One workaround for this issue is to simply not run code coverage on unit test projects. But that could hide useful information about test code that isn’t getting run for one reason or another. Instead, it’s better to selectively exclude tests that record exceptions, using one of the exclusion options explained in my code coverage article. That’s what I did this week: create an ExceptionTests
class for that type of test, and exclude it from coverage.
100% coverage
Before I moved my exception test to its own class, my code coverage result was more than 99%, but less than 100%. So when I added new tests and new code, I couldn’t tell right away whether all of my new code was covered. I had to drill into the code coverage report and verify that the missing coverage was just due to the exception test. Now that the exception test is excluded, I can tell at a glance whether I’m missing any tests, which is the only reason why my coverage would drop below 100%.

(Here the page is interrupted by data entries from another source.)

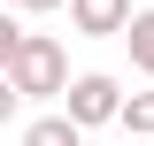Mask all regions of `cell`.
<instances>
[{
    "label": "cell",
    "instance_id": "1",
    "mask_svg": "<svg viewBox=\"0 0 154 146\" xmlns=\"http://www.w3.org/2000/svg\"><path fill=\"white\" fill-rule=\"evenodd\" d=\"M8 85L23 92V100H54V92H69L77 77H69V54H62L46 31H31L23 38V54H16V69H8Z\"/></svg>",
    "mask_w": 154,
    "mask_h": 146
},
{
    "label": "cell",
    "instance_id": "2",
    "mask_svg": "<svg viewBox=\"0 0 154 146\" xmlns=\"http://www.w3.org/2000/svg\"><path fill=\"white\" fill-rule=\"evenodd\" d=\"M62 100H69L62 115H69L77 131H93V123H123V85H116V77H100V69H85Z\"/></svg>",
    "mask_w": 154,
    "mask_h": 146
},
{
    "label": "cell",
    "instance_id": "3",
    "mask_svg": "<svg viewBox=\"0 0 154 146\" xmlns=\"http://www.w3.org/2000/svg\"><path fill=\"white\" fill-rule=\"evenodd\" d=\"M131 16H139L131 0H69V23H77L85 38H116V31H131Z\"/></svg>",
    "mask_w": 154,
    "mask_h": 146
},
{
    "label": "cell",
    "instance_id": "4",
    "mask_svg": "<svg viewBox=\"0 0 154 146\" xmlns=\"http://www.w3.org/2000/svg\"><path fill=\"white\" fill-rule=\"evenodd\" d=\"M23 146H85V131H77L69 115H38V123L23 131Z\"/></svg>",
    "mask_w": 154,
    "mask_h": 146
},
{
    "label": "cell",
    "instance_id": "5",
    "mask_svg": "<svg viewBox=\"0 0 154 146\" xmlns=\"http://www.w3.org/2000/svg\"><path fill=\"white\" fill-rule=\"evenodd\" d=\"M123 38H131V62H139V69L154 77V8H139V16H131V31H123Z\"/></svg>",
    "mask_w": 154,
    "mask_h": 146
},
{
    "label": "cell",
    "instance_id": "6",
    "mask_svg": "<svg viewBox=\"0 0 154 146\" xmlns=\"http://www.w3.org/2000/svg\"><path fill=\"white\" fill-rule=\"evenodd\" d=\"M123 131L131 138H154V92H131L123 100Z\"/></svg>",
    "mask_w": 154,
    "mask_h": 146
},
{
    "label": "cell",
    "instance_id": "7",
    "mask_svg": "<svg viewBox=\"0 0 154 146\" xmlns=\"http://www.w3.org/2000/svg\"><path fill=\"white\" fill-rule=\"evenodd\" d=\"M23 38H31V31H23V23L8 16V8H0V77L16 69V54H23Z\"/></svg>",
    "mask_w": 154,
    "mask_h": 146
},
{
    "label": "cell",
    "instance_id": "8",
    "mask_svg": "<svg viewBox=\"0 0 154 146\" xmlns=\"http://www.w3.org/2000/svg\"><path fill=\"white\" fill-rule=\"evenodd\" d=\"M16 100H23V92L8 85V77H0V123H8V108H16Z\"/></svg>",
    "mask_w": 154,
    "mask_h": 146
},
{
    "label": "cell",
    "instance_id": "9",
    "mask_svg": "<svg viewBox=\"0 0 154 146\" xmlns=\"http://www.w3.org/2000/svg\"><path fill=\"white\" fill-rule=\"evenodd\" d=\"M0 8H23V0H0Z\"/></svg>",
    "mask_w": 154,
    "mask_h": 146
}]
</instances>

Now that I’m using this approach, I’m starting to think of the coverage number as a binary condition rather than a percentage. Just as even one failing unit test indicates a problem, maybe anything less than 100% coverage should mean either missing tests, or code that needs to be excluded from coverage measurement.
Code coverage in the workplace
The topic of code coverage came up at work recently. In my group, unit tests are highly valued, but code coverage measurement is not. The reason for this is common to any measurement enforced by a manager: you get what you measure. If you measure code coverage, you might get it at the expense of good tests, as developers who are trying to hit their deadlines find creative ways to get to the target number. A more complicated (and expensive) measurement may be required to ensure that developer are producing the kinds of tests that you want — i.e., tests that cover the most important scenarios.
But just because it’s bad for a manager to track a metric doesn’t mean it’s bad for an individual to track the same metric. A programmer can use code coverage metrics to inform their own work, without feeling like they are doing it just to create a number on someone’s status report. Similarly, most professionals would feel insulted if they were asked to provide detailed accounting of every minute of their day. But tracking your own time can be a useful way to make sure you’re working effectively.